Anasayfa » CEMALEDDİN EFGANİ
Kendini mehdi sanan Efgani Ajan mı? Deli mi?
22 Mart 2016, 14:22
Cemâleddin Efgânî, yakın tarihin en münakaşalı şahsiyetlerinden biridir. İslâm dünyasını canlandırmayı hedefleyen büyük bir ıslahatçı mı, kendisini mehdi zanneden bir deli mi, yoksa bir ajan mı?
Sevenleri tarafından büyük İslâm âlimi, modernizmin ve emperyalizme karşı mücadelenin öncüsü; Şark’ı uykusundan uyandıran kimse; muarızları tarafından, asıl hüviyetini gizleyerek Müslümanları aldatan bir şarlatan; bir maceraperest; bir İngiliz ajanı; bir zındık... Avrupa hâkimiyetine karşı güçlü bir İslâm medeniyetinin yeniden canlandırılabileceği sloganıyla son asır İslâm âleminde ciddi tesirleri bulunan Cemâleddin Efgânî (1838-1897) hakkındaki pek az malumat da tezatlarla doludur. İran’da Hemedan’ın Esedâbâd köyünde doğdu. Şiî Azerî bir ailedendir. Bir Esedâbâd da Afganistan’da vardır. Ekseriya Sünnîliğin yaygın olduğu mıntıkalarda faaliyet gösterdiği için, İran ve Şiî menşeini saklamak maksadıyla Efgânî lakabını kullanmıştır. Seyyidlik ve Muhammed ismi ise, mehdiliğine delil olmak üzere sonradan tertiplenmiştir. İran pasaportu ile dolaşırdı. Başına geçirdiği çeşitli serpuşlar gibi, zamana ve zemine göre milliyeti de değişebilmiştir.
İlk tahsilini Necef ve Kerbelâ’da Şiî ulemadan aldı. Hicaz’a; oradan da taht kavgalarının yaşandığı Kâbil’e geçti. Davasını desteklediği Prens Azam Han kazanınca, onun en güvendiği veziri oldu. Bir yabancının kısa zaman zarfında bu mevkiye yükselmesi dikkat çekicidir. Azam Han ile arası iyi olmayan İngilizlere karşı, Ruslardan para ve siyasî destek temin edebilecek bir Rus ajanı olduğu ya da kendisini öyle gösterdiği söylenir [Keddie, 61]. Kardeşi Şir Ali, Azam’ı devirince, Efgânî hudut harici edildi (1868).

(Bir veri kümesinde sıralanan öğeler)
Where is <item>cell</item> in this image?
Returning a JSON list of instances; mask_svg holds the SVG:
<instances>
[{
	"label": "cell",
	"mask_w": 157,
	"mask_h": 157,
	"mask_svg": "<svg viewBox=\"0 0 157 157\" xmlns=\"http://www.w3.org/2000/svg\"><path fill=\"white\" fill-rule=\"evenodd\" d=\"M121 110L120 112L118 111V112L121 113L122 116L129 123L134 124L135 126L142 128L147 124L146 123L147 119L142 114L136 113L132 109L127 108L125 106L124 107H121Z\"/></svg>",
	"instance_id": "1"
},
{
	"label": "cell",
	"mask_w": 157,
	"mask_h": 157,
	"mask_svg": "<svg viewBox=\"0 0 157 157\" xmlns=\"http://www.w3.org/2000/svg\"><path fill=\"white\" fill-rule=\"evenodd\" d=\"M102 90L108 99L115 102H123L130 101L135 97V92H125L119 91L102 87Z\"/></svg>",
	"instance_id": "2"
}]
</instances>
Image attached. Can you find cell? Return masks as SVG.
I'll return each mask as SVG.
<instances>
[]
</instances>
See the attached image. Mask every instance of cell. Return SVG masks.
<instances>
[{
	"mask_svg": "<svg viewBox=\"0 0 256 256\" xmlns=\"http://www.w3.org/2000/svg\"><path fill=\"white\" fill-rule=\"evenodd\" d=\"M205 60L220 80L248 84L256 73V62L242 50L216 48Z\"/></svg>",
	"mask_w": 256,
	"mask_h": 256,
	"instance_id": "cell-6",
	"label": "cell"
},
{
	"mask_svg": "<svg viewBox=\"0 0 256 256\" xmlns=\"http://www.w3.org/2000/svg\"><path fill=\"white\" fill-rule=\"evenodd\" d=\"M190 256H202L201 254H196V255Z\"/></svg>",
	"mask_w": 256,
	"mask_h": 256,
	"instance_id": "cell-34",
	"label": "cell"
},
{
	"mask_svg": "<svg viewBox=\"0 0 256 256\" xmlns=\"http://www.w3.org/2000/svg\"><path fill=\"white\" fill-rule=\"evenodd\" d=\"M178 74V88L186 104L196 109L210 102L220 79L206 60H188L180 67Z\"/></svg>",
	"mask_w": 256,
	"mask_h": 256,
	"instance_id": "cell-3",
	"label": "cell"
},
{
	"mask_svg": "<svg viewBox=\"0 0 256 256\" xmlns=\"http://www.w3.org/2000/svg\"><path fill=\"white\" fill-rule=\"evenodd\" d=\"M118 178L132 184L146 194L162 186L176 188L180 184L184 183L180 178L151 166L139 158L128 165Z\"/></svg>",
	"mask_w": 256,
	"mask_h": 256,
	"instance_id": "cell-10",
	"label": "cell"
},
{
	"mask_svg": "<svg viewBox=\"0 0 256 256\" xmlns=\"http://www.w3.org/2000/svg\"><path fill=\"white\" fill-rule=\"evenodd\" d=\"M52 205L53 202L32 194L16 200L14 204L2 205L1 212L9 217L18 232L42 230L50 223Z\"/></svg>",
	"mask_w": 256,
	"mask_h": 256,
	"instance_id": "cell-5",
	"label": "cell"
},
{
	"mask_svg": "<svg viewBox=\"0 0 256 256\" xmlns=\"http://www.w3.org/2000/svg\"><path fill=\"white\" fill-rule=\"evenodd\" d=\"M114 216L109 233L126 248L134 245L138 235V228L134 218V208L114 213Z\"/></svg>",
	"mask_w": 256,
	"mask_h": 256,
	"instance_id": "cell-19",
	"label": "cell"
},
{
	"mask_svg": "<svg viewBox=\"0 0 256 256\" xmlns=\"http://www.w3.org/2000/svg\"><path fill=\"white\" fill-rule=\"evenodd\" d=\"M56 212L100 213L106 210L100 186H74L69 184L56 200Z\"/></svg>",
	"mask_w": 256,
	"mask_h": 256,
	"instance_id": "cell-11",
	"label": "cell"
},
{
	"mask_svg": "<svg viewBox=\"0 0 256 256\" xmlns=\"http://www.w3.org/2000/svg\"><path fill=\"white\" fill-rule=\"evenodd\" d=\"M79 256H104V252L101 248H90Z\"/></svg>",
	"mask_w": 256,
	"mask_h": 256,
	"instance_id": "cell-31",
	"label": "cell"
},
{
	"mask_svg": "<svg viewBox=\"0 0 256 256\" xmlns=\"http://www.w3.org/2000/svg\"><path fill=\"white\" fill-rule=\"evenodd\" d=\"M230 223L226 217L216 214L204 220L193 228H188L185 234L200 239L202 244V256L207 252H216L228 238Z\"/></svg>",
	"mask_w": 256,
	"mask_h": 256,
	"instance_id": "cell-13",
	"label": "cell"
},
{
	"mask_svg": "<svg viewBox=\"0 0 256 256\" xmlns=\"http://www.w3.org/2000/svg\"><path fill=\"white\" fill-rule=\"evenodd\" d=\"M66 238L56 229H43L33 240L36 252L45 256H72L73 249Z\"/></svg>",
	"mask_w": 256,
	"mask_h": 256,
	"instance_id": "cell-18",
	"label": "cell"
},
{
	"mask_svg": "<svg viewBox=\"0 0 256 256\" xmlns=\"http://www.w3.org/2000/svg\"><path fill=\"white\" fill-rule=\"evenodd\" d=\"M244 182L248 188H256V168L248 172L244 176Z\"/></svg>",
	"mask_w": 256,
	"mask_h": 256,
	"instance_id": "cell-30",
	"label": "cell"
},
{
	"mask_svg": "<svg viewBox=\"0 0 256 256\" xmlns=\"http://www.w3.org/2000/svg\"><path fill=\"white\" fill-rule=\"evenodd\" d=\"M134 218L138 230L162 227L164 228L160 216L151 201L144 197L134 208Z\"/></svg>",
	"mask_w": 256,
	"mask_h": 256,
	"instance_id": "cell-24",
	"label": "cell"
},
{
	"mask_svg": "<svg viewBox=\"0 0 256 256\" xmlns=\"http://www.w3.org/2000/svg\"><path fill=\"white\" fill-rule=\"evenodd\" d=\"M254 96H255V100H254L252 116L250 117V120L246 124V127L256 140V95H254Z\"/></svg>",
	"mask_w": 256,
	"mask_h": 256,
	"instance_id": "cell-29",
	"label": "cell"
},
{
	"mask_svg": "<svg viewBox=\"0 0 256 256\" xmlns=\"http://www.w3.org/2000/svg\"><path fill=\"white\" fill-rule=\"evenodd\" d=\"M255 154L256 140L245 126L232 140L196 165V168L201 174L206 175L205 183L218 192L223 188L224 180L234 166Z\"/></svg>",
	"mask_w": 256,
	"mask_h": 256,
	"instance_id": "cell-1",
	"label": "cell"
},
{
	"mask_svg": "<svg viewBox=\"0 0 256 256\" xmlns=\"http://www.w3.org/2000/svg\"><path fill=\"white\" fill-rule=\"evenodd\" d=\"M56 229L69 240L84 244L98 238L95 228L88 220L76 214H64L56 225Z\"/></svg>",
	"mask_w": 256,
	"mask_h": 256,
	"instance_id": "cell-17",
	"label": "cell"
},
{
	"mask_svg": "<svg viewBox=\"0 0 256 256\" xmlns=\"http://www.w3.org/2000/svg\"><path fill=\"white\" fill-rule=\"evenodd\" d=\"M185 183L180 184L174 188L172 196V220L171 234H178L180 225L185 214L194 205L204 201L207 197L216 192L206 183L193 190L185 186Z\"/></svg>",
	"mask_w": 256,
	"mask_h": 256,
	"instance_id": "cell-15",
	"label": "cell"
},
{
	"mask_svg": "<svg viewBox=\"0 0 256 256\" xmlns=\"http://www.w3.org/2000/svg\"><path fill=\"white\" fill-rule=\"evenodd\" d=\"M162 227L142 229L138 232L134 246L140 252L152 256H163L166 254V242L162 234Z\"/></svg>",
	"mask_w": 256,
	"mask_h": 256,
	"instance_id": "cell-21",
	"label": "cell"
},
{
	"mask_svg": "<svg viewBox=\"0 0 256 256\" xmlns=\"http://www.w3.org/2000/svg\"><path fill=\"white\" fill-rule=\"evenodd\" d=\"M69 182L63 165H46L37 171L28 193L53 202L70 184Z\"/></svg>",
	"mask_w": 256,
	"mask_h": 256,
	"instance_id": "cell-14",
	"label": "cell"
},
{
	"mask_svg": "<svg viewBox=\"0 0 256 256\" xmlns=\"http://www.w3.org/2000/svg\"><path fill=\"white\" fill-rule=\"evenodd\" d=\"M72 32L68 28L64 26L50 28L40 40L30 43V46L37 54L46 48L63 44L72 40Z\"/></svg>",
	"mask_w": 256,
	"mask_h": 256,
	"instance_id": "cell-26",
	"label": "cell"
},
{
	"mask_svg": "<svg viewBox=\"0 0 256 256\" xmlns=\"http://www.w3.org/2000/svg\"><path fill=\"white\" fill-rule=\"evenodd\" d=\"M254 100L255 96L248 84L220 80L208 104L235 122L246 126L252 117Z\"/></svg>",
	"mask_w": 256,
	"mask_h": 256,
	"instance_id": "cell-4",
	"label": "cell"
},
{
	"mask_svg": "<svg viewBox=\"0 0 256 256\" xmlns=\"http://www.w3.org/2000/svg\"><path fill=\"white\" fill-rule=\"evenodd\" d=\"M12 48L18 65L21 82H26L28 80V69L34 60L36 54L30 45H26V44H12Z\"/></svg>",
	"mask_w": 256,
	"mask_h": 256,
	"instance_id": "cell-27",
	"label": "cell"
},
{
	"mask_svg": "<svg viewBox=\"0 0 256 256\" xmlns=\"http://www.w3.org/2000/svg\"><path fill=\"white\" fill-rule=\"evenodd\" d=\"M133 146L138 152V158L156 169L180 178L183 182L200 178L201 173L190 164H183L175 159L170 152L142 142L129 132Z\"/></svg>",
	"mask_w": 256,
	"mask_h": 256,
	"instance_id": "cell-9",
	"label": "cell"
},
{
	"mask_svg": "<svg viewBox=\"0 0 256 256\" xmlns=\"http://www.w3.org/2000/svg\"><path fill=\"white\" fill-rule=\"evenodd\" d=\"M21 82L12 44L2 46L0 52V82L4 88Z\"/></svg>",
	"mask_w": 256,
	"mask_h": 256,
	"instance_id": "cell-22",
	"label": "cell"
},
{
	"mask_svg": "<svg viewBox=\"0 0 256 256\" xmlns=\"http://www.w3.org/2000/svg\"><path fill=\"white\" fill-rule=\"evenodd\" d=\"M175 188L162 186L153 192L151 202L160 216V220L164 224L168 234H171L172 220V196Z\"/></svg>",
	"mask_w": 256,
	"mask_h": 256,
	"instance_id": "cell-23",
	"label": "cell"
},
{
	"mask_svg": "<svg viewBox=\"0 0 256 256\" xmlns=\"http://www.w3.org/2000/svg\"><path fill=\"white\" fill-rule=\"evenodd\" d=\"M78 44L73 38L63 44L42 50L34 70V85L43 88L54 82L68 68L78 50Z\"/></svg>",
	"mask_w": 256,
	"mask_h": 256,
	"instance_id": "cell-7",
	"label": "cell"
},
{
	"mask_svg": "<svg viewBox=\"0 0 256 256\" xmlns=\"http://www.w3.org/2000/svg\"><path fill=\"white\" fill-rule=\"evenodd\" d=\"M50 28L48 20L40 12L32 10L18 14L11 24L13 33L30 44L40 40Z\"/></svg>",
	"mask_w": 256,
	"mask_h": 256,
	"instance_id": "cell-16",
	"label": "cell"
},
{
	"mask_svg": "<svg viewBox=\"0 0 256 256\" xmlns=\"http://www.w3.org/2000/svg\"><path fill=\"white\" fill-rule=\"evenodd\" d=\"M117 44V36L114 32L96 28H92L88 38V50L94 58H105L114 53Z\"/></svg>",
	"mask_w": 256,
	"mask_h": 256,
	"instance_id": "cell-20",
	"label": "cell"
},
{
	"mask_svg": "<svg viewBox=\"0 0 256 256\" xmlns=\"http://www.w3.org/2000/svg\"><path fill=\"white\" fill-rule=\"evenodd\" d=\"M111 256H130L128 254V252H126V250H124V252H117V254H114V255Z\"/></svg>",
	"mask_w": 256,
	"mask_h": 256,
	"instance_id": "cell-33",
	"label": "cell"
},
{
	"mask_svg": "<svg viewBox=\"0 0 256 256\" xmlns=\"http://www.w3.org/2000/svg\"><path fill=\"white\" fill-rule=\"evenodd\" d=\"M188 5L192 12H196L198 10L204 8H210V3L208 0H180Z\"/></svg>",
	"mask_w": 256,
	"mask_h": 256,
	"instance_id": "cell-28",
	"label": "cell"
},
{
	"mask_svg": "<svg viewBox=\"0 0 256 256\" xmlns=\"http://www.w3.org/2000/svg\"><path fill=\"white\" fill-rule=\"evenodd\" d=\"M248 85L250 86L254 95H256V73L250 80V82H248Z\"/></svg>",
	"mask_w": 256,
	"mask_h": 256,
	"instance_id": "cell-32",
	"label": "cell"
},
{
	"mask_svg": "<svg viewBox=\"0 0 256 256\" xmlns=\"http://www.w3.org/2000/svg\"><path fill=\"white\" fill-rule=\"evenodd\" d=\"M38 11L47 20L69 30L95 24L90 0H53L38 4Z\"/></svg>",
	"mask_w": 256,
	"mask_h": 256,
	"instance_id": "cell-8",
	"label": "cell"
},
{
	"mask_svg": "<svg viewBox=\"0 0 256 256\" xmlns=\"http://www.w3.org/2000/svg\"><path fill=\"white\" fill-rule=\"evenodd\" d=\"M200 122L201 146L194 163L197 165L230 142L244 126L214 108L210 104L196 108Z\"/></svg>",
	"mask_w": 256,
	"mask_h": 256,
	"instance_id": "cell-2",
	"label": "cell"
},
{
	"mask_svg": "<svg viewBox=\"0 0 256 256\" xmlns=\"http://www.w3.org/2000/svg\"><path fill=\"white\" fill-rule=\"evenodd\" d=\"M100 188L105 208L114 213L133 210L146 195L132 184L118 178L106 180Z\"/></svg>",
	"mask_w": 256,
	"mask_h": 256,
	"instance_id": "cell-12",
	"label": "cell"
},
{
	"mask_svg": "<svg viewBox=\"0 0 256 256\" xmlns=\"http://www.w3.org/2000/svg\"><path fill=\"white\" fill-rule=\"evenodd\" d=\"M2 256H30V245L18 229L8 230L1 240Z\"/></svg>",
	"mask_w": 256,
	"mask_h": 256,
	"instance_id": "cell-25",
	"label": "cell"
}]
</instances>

> **Görev listesi**
a) Yukarıdaki metin bölümünü iki cümleyle özetleyin.
b) "attached" kelimesinin geçtiği her satırı yukarıdaki satırlardan ayıklayın ve hiçbir değişiklik yapmadan yazın.

> **Görev yanıtları**
a) Cemâleddin Efgânî (1838-1897) sevenlerince büyük bir İslâm âlimi ve emperyalizme karşı mücadelenin öncüsü, muarızlarınca ise bir şarlatan ve İngiliz ajanı sayılan münakaşalı bir şahsiyettir. İran'ın Esedâbâd köyünde Şiî Azerî bir ailede doğmuş, İran ve Şiî menşeini saklamak için Efgânî lakabını kullanmış, Kâbil'de Prens Azam Han'ın en güvendiği veziri olmuş, ancak Azam'ı deviren kardeşi Şir Ali tarafından 1868'de hudut harici edilmiştir.

b)
Image attached. Can you find cell? Return masks as SVG.
See the attached image. Mask every instance of cell. Return SVG masks.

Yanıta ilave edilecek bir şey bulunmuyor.